Peu après, il sentit une vibration dans l'air, comme s'il était soudainement surchargé en électricité, et l'instant d'après, le Démon apparut dans un éclair fulgurant.

« Je suis là ! » annonça-t-il.

« Moi aussi, » dit Rob, « mais pendant un moment, j'ai bien cru ne jamais vous revoir, vous savez, je suis... » 

« Épargnez moi votre histoire, » répondit froidement le Démon, « je suis au courant de tout. » 

« Ah bon ! » fit Rob, interloqué, « Alors vous... » 

« Je suis au courant de toutes vos bêtises, » l'interrompit le Démon, « car pendant tout ce temps, j'étais avec vous, mais j'étais invisible. » 

« Alors vous savez le bon temps que je me suis payé, » rétorqua le garçon, « pourquoi dites vous que c'étaient des bêtises ? » 

« Parce que vous avez été tout bonnement stupide ! » lui retourna amèrement le Démon, « je vous avais confié ces instruments d'un intérêt scientifique inestimable, des dispositifs électriques qui pourraient amener une ère nouvelle pour l'humanité. J'espérais qu'ils susciteraient la curiosité des chercheurs, qu'ils en saisiraient le fonctionnement et sauraient les reproduire en quantité suffisante pour satisfaire tout le monde. Et comment traitez vous ces merveilles ? Vous les ramenez dans une île de cannibales, où même votre civilisation rudimentaire n'a pas encore pénétré ! » 

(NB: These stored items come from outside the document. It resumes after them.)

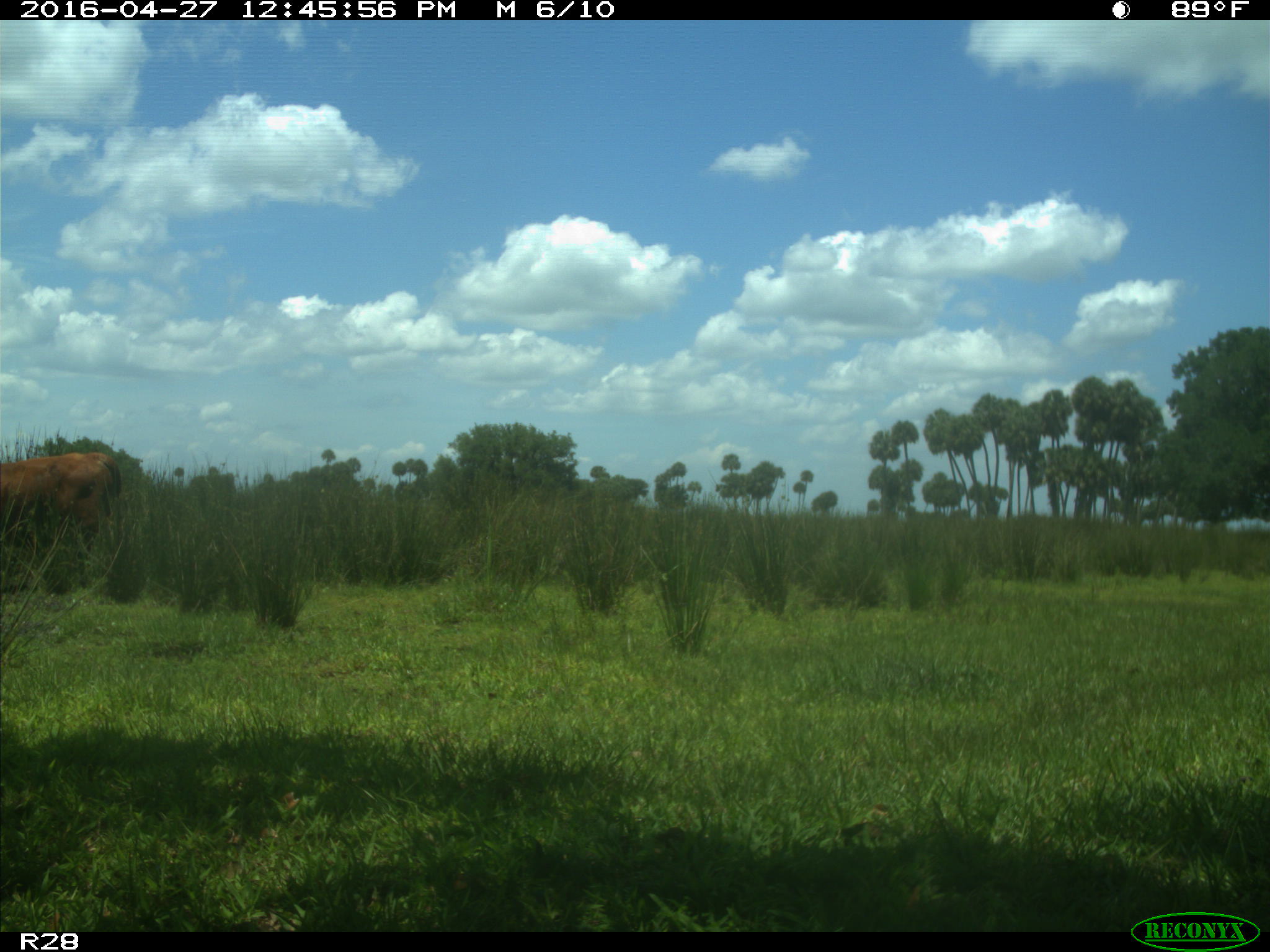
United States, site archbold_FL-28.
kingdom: Animalia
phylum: Chordata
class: Mammalia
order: Artiodactyla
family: Bovidae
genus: Bos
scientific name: Bos taurus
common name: domestic cow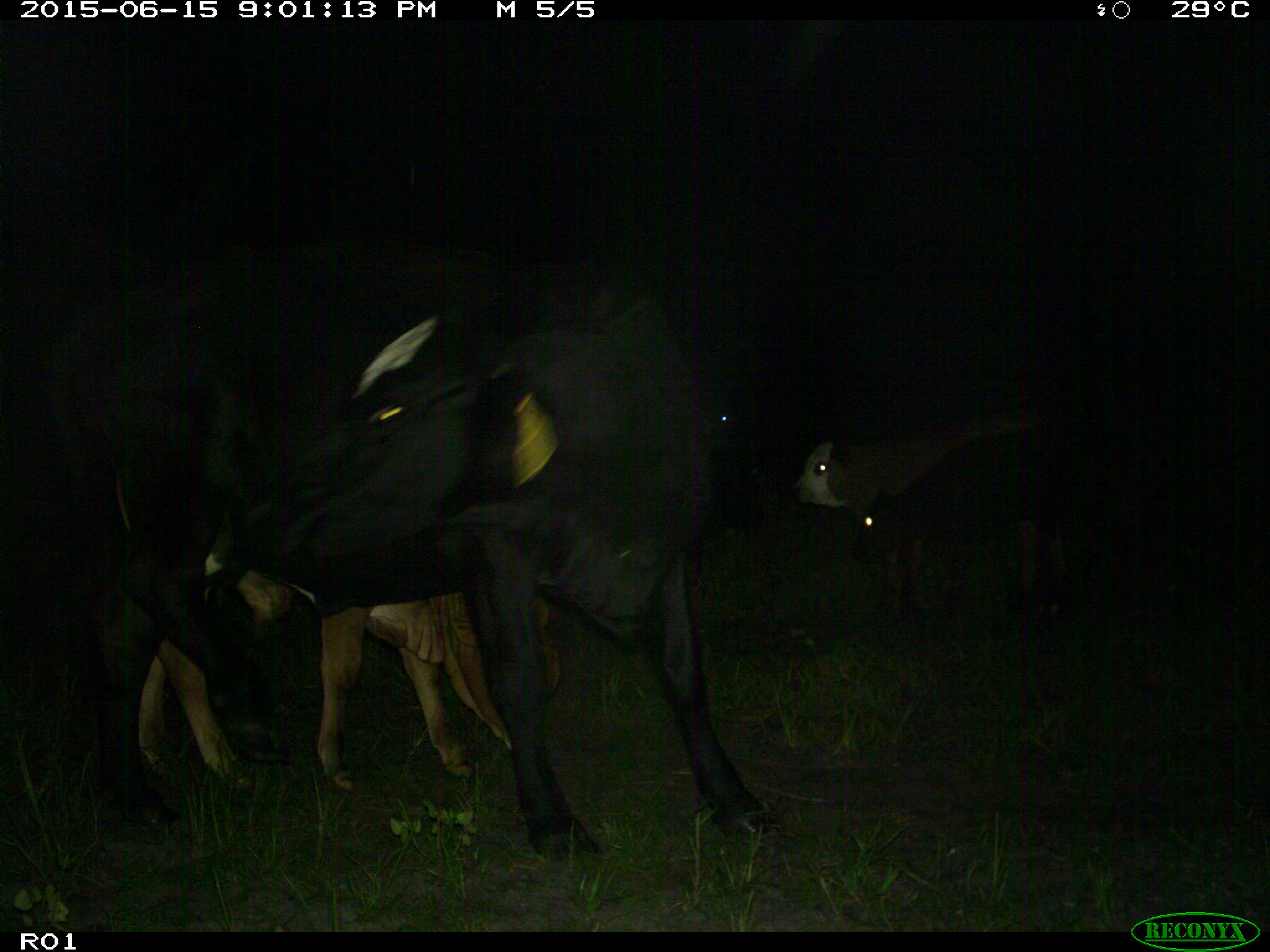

« Je voulais impressionner ces primitifs. » dit Rob, en souriant. 

Le Démon poussa une exclamation de colère, il frappa violemment du pied, produisant des étincelles qui s'estompèrent en crépitant.

« Vous auriez tout aussi bien impressionné ces sauvages avec une simple torche électrique, » le railla-t-il, « les pouvoirs de vos cadeaux auraient émerveillé les électriciens les plus éminents du monde, pourquoi avoir perdu votre temps avec ces barbares ? » 

« En fait, » bredouilla Rob, pris d'une crainte respectueuse devant la colère du Démon, « je n'avais pas l'intention d'aller sur une île de cannibales, je voulais me rendre à Cuba. » 

« Cuba ! Est ce là un centre d'activité scientifique ? Pourquoi n'êtes vous pas allé montrer vos merveilles à New York ou à Chicago, ou, si vous teniez vraiment à traverser l'océan, Paris ou Vienne ? »  

« Je n'avaisd pas pensé à ces endroits. » reconnut humblement Rob. 

« C'est bien ce que je disais, vous avez été stupide, » dit le Démon, en se radoucissant, « à votre avis, qu'est ce qu'il y a de mieux, être respecté par de grands savants, ou être pris pour un dieu par des cannibales analphabètes ? » 

« Oui, vous avez raison, » dit Rob, « j'aurais du aller en Europe. Mais vous aussi vous avez des torts, » continua-t-il, « votre machine à voyager n'est pas très solide, j'ai failli me tuer avec. » 

« C'est vrai, » reconnut le Démon, « le boîtier était trop fragile, quand le bord s'est tordu, il a écrasé les pièces et provoqué un malfonctionnement. Si vous étiez allé dans un pays civilisé, ce genre d'accident ne serait pas arrivé. Mais pour éviter tout problème à l'avenir, je vous ai préparé un nouvel instrument, avec un boitier plus solide, je vais l'échanger contre celui que vous avez actuellement. » 

« C'est très gentil de votre part, » répondit Rob, en s'empressant de lui donner la machine défectueuse et en recevant la nouvelle, « êtes vous sûr qu'elle fonctionnera ? » 

« Vous ne pouvez pas l'abîmer. » répondit le génie. 

« Et les trois autres cadeaux ? » s'enquit anxieusement le garçon.

« Avant que je vous les accorde, » répondit le Démon, « vous devez me promettre de vous tenir à l'écart des endroits primitifs, et n'exhiber vos acquisitions qu'à des gens civilisés et intelligents. » 

« Entendu, » acquiesça le garçon, « je n'ai pas particulièrement envie de retourner sur cette île, ni sur aucune autre du même genre. » 

« Alors vous allez prendre possession des trois autres cadeaux, chacun d'eux et plus précieux et plus important que ceux que vous avez déjà. » 

À cette annonce, Rob frémit d'excitation, il vit alors le Démon augmenter de taille, il émanait une lumière aveuglante avec des éclairs crépitant autour de lui.